Is anyone aware of any private rulings obtained on this particular aspect of HDTs?

Cheers,
GP
 
From the way I read it, that document essentially states that interest deductibility is tied to the intention to produce assessible income, which does not include capital gains. Indeed, it explicitly states that where the intention is primarily or solely capital gains, then the interest deduction would be apportioned or disallowed completely.
Negatively geared property investment is about negative assessible income while holding the property with the intention of capital gain in the future, no?
Alex
 
Both of those indicate to me that assessable income does not include capital gains.
Its just at accounting school, they teach that assessable income includes capital gains, eg

s105 ITAA
Your assessable income includes your net capital gain (if any) for the income year.

For some reason in this IT has decided to split it up. Actually, I have never seen that elsewhere, this is quite odd. I suppose for the purpose of this IT, assessable income means regular income earned from using the asset as an income producing asset, and capital gains as the taxable capital gains from the sale of the asset. I can see your point though from your excerpts.
 
Hi GP

The interesting thing about all this is that we (Batten, Vale, NickM, Coasty Mike, Mry and myself) are all working from our own interpretations of the HDT and how it works. None of us have the ability to say with absolute certainthat this is how the ATO thinks and more importantly, this is how the courts would think.

Hence the confusion for people like yourself who genuinely want to do the right thing and have a very good understanding of it all.

Yes, it does make sense for the HDT to redeem the units before the property is sold and then act like a discretionary trust and distribute the CG to any beneficiary it sees fit to do so.

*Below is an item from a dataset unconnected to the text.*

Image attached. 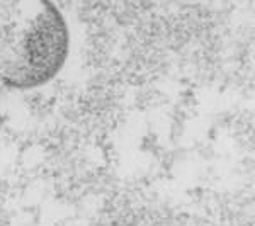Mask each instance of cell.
<instances>
[{"label":"cell","instance_id":"cell-1","mask_svg":"<svg viewBox=\"0 0 255 226\" xmlns=\"http://www.w3.org/2000/svg\"><path fill=\"white\" fill-rule=\"evenodd\" d=\"M26 7L0 31V84L15 90L51 82L70 53V29L58 7L48 0Z\"/></svg>","mask_w":255,"mask_h":226}]
</instances>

However, one of the ATO arguments is that the redemption of the units causes a CGT event because the units are deemed to be disposed of by the individual at their market value.

This then brings another area of interpretation into play.....

What is the market value of the units?

Is it the $1 per unit initially paid?
Is it the value of the assets in the trust divided byt he number of units already issued?
Is the market value a different figure based on any one of a variety of different methods for valuing businesses and shares?

Unfortunately, on this matter, the law is silent.

All we know is that the units must be valued at their market value to keep the ATO happy.

Therefore, the consenus amopngts the accountants that I ahve spoken to is that we have some discretion to apply the market value that best suits our needs providing that we can substantiate that market value.

GP, I know that the answers here are not as clear as you would like. Believe me, I would love more finite answers myself, but, the uncertainty is part of the beauty of tax law and creates the opportunities that we all seek to reduce our tax.

Have fun

Dale



Hi Dale,

Thanks for your response.


Does that also mean they would be concerned about the trust redeeming the units immediately prior to selling the assets? Seems to me that would be the logical thing to do to distribute the CG to someone else.

Cheers,
GP
 
Hi Dale,

Thanks for that.

DaleGG said:
All we know is that the units must be valued at their market value to keep the ATO happy.
I don't know how the proper market value would be calculated either, but in the case of where the income units are used to purchase a single IP, I would assume that they would at least have to be worth the current market value of the IP.

In which case redeeming them before selling would give no benefit at all in relation to the CG issue.

but, the uncertainty is part of the beauty of tax law and creates the opportunities that we all seek to reduce our tax.
Well... beauty is in the eye of the beholder as they say :D. While it might provide opportunities, it also makes effective planning difficult.